◆ **WORK TO BE COMPLETED**
Please return each line of the material below that contains the string "pyautogui". Case counts.

◆ **GIVEN ENTRIES**
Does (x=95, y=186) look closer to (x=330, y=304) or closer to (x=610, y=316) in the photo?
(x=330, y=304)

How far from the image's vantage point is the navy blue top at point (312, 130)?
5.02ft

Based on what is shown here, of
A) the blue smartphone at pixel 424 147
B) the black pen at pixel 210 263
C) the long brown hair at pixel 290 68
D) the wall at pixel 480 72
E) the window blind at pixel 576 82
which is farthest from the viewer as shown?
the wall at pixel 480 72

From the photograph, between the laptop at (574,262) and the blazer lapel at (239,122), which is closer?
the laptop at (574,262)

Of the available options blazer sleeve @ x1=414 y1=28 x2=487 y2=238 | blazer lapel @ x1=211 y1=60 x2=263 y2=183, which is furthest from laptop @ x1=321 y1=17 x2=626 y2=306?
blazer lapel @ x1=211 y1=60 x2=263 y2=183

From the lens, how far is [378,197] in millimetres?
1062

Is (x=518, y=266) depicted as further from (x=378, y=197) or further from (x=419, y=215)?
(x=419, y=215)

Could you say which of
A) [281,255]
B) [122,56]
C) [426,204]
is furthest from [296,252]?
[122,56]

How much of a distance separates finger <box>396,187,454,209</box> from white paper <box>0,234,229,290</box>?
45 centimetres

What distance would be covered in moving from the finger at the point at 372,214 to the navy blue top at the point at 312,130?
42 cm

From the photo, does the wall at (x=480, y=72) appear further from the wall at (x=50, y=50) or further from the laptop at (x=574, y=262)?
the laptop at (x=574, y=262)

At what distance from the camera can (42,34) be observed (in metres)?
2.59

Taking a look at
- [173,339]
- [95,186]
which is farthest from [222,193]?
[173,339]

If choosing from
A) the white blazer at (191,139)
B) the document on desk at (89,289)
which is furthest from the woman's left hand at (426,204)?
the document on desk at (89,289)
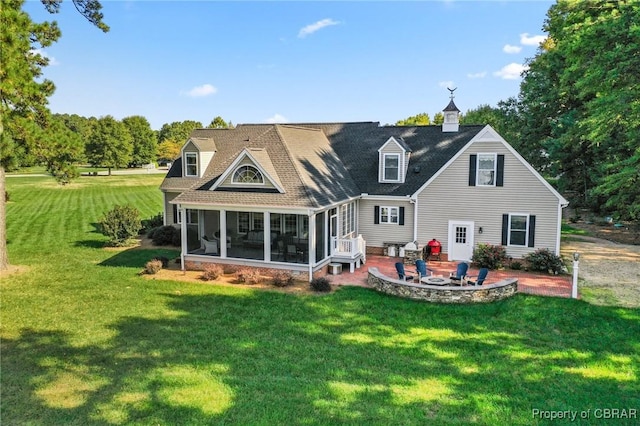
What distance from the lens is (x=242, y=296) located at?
50.1 ft

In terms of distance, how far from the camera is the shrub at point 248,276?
55.0 feet

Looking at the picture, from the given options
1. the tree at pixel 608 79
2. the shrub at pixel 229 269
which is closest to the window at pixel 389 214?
the shrub at pixel 229 269

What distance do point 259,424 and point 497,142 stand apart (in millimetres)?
15727

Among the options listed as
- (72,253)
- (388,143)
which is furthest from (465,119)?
(72,253)

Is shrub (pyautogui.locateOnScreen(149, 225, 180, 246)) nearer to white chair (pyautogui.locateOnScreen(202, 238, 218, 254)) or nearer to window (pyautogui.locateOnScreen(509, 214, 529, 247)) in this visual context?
white chair (pyautogui.locateOnScreen(202, 238, 218, 254))

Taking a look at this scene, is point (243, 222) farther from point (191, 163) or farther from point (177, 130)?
point (177, 130)

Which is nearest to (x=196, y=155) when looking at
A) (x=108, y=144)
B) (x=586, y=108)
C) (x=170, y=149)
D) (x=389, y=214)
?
(x=389, y=214)

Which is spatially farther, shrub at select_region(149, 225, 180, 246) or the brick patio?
shrub at select_region(149, 225, 180, 246)

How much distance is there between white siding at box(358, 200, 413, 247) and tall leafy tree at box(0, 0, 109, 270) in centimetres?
1376

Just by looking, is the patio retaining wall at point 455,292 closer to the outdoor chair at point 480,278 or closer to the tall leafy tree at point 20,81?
the outdoor chair at point 480,278

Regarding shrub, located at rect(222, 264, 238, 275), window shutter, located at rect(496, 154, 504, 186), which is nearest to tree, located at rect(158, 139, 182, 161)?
shrub, located at rect(222, 264, 238, 275)

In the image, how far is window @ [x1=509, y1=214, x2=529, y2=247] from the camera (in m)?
19.0

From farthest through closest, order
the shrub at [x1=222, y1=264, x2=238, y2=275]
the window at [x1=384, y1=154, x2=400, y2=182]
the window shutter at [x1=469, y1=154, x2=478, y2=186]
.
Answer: the window at [x1=384, y1=154, x2=400, y2=182] → the window shutter at [x1=469, y1=154, x2=478, y2=186] → the shrub at [x1=222, y1=264, x2=238, y2=275]

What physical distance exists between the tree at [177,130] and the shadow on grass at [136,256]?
89.5 meters
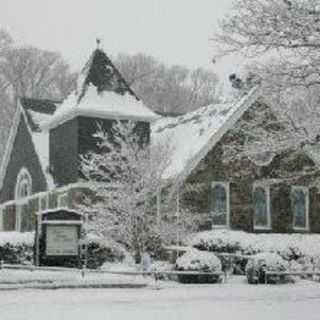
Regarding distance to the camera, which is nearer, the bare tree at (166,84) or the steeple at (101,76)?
the steeple at (101,76)

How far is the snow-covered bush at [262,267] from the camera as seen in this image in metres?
25.8

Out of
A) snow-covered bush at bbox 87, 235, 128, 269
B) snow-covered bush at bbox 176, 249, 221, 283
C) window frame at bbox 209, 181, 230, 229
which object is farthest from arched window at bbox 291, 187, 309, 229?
snow-covered bush at bbox 176, 249, 221, 283

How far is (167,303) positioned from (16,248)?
1223 cm

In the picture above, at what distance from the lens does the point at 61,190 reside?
3778cm

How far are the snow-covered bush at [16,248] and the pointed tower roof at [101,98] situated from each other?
320 inches

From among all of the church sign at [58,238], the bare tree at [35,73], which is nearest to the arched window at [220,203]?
the church sign at [58,238]

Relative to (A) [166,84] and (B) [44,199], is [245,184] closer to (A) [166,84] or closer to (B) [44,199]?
(B) [44,199]

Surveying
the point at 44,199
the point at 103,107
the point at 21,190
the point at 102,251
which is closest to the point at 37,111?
the point at 21,190

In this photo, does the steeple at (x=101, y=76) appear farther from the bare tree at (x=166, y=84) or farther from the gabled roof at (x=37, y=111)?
the bare tree at (x=166, y=84)

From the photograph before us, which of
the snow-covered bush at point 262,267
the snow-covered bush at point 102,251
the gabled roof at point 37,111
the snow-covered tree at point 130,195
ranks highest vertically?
the gabled roof at point 37,111

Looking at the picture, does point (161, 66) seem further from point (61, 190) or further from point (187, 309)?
point (187, 309)

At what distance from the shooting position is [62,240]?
93.9 ft

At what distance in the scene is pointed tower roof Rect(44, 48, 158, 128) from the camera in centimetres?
3719

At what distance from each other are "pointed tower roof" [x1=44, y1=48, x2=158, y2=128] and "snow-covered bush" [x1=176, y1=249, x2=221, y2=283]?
12.5 m
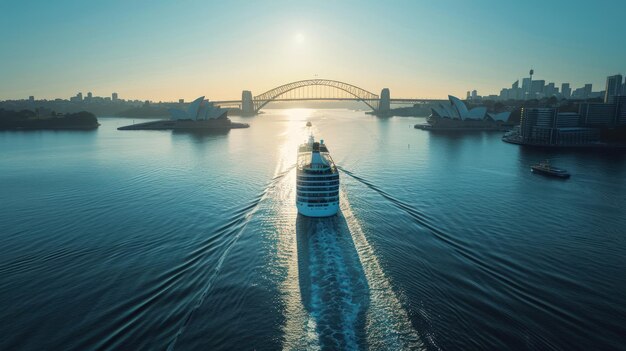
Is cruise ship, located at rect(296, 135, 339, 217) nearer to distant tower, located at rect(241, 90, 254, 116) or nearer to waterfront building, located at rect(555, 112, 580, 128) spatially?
waterfront building, located at rect(555, 112, 580, 128)

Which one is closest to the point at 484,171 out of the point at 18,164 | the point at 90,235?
the point at 90,235

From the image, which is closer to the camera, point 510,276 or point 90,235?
point 510,276

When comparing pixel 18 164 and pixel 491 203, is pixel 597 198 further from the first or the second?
pixel 18 164

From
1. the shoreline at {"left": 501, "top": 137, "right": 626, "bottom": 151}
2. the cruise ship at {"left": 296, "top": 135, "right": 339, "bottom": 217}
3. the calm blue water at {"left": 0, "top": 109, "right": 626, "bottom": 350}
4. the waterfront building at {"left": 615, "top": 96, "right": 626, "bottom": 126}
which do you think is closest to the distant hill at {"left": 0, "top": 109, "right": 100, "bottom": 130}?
the calm blue water at {"left": 0, "top": 109, "right": 626, "bottom": 350}

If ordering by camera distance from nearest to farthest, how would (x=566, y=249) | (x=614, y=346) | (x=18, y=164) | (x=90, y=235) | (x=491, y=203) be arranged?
(x=614, y=346)
(x=566, y=249)
(x=90, y=235)
(x=491, y=203)
(x=18, y=164)

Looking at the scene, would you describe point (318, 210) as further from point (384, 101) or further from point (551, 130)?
point (384, 101)

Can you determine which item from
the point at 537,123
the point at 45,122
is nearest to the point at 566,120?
the point at 537,123
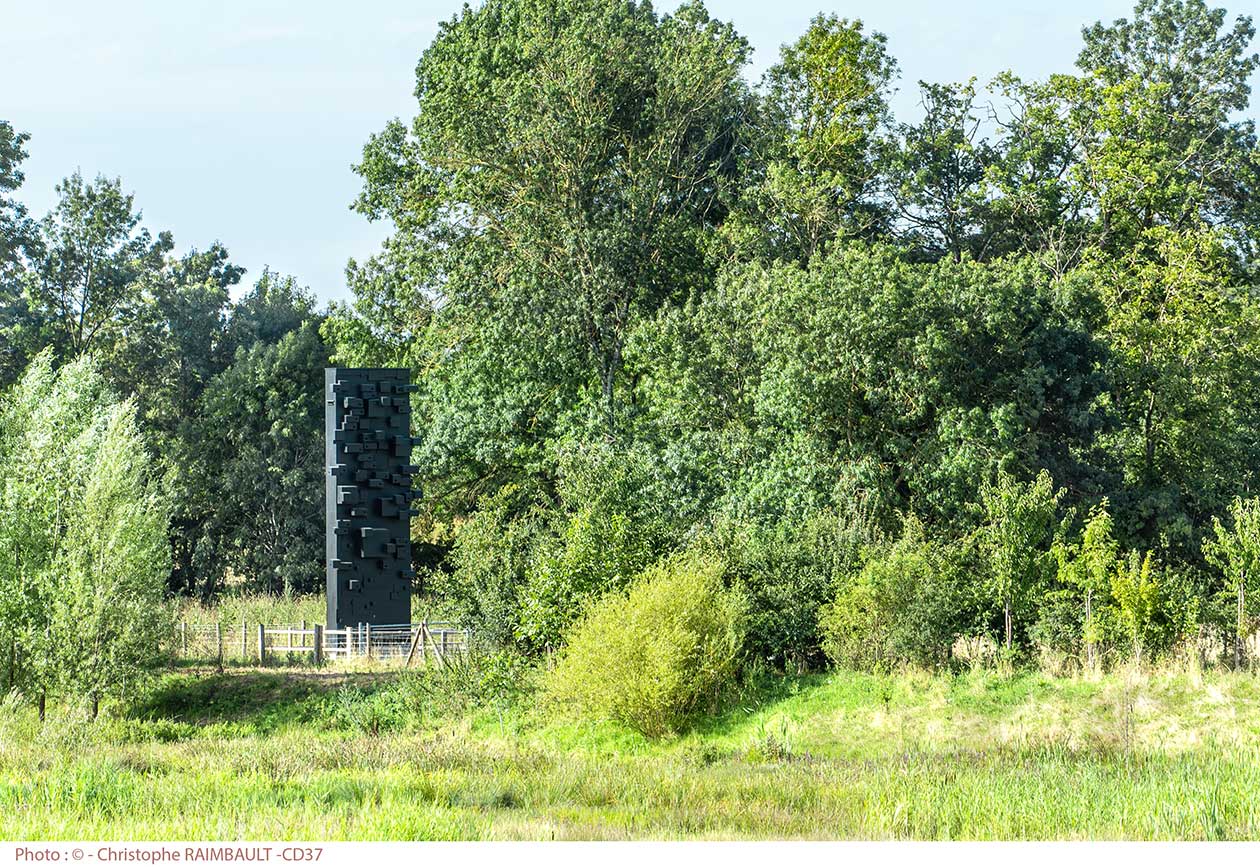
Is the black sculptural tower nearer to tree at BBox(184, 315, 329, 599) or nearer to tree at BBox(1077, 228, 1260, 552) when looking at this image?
tree at BBox(1077, 228, 1260, 552)

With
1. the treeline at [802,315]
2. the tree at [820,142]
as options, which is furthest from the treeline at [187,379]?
the tree at [820,142]

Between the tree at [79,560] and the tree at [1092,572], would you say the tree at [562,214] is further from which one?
the tree at [1092,572]

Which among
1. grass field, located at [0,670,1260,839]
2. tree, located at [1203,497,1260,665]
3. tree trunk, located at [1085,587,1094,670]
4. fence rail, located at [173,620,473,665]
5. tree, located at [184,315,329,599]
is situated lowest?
grass field, located at [0,670,1260,839]

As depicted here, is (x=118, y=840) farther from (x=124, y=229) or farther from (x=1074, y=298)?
(x=124, y=229)

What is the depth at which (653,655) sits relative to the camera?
21.3 meters

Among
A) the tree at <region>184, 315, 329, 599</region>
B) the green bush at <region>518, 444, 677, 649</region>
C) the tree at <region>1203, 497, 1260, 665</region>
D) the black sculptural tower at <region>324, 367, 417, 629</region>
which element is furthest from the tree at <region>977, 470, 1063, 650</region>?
Answer: the tree at <region>184, 315, 329, 599</region>

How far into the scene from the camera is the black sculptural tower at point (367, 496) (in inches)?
1139

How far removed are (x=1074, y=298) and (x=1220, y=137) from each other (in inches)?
559

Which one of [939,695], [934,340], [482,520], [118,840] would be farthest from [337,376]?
[118,840]

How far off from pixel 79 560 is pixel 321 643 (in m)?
5.38

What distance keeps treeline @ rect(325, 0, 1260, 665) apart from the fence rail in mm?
1659

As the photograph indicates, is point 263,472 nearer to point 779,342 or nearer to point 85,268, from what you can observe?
point 85,268

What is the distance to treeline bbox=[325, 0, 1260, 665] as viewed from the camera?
25.3m

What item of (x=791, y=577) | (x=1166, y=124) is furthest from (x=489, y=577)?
(x=1166, y=124)
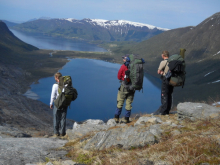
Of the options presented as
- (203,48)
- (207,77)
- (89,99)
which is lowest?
(89,99)

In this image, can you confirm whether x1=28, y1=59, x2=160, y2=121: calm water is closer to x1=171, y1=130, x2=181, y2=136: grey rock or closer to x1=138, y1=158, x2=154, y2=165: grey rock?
x1=171, y1=130, x2=181, y2=136: grey rock

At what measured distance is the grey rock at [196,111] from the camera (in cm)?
652

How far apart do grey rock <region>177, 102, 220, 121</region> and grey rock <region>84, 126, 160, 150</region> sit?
214 centimetres

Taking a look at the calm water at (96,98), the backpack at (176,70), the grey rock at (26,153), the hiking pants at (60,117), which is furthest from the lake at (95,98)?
the grey rock at (26,153)

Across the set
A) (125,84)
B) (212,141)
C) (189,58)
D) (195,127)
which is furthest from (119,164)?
(189,58)

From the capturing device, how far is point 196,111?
6789mm

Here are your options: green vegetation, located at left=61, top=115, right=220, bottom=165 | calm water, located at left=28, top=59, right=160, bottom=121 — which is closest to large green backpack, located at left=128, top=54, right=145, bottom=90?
green vegetation, located at left=61, top=115, right=220, bottom=165

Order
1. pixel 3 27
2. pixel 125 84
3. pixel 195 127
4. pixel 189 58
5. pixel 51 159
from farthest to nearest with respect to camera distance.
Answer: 1. pixel 3 27
2. pixel 189 58
3. pixel 125 84
4. pixel 195 127
5. pixel 51 159

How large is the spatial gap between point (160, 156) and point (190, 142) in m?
0.77

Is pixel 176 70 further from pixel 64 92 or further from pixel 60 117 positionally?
pixel 60 117

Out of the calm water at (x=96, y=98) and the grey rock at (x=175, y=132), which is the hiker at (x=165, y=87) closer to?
the grey rock at (x=175, y=132)

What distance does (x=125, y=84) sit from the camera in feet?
25.3

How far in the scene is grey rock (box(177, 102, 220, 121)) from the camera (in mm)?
6516

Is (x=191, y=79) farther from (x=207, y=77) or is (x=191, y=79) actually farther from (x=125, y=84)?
(x=125, y=84)
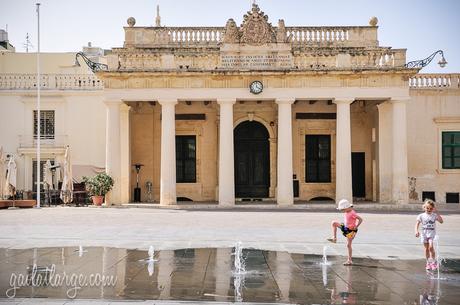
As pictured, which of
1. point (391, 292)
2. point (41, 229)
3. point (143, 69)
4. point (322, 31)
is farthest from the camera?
point (322, 31)

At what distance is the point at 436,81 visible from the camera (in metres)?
29.5

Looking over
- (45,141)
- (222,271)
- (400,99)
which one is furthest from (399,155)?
(45,141)

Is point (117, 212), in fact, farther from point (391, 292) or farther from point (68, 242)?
point (391, 292)

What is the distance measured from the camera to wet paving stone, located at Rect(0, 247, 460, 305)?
8.12m

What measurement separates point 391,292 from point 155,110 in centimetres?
2318

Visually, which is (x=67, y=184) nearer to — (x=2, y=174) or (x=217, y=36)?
(x=2, y=174)

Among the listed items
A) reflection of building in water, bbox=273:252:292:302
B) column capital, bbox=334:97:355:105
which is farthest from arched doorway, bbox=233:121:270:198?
reflection of building in water, bbox=273:252:292:302

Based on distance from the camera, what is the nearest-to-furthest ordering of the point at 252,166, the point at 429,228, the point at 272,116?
1. the point at 429,228
2. the point at 272,116
3. the point at 252,166

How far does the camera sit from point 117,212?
23547 millimetres

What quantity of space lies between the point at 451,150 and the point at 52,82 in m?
22.7

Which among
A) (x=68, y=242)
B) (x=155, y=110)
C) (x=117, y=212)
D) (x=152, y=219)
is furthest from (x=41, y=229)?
(x=155, y=110)

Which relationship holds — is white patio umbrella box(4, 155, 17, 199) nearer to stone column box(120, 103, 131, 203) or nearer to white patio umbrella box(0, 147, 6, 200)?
white patio umbrella box(0, 147, 6, 200)

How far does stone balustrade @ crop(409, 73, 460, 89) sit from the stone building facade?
6 cm

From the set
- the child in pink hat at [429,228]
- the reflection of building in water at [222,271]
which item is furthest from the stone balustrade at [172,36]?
the child in pink hat at [429,228]
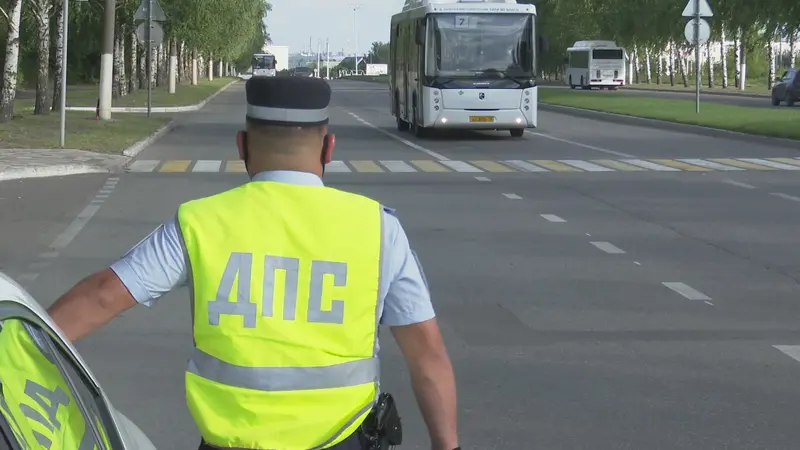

◆ **REPLY**
Is shrub (pyautogui.locateOnScreen(149, 225, 180, 246)) nearer to white chair (pyautogui.locateOnScreen(202, 238, 218, 254)) or nearer to window (pyautogui.locateOnScreen(509, 214, 529, 247)) in this visual context?
white chair (pyautogui.locateOnScreen(202, 238, 218, 254))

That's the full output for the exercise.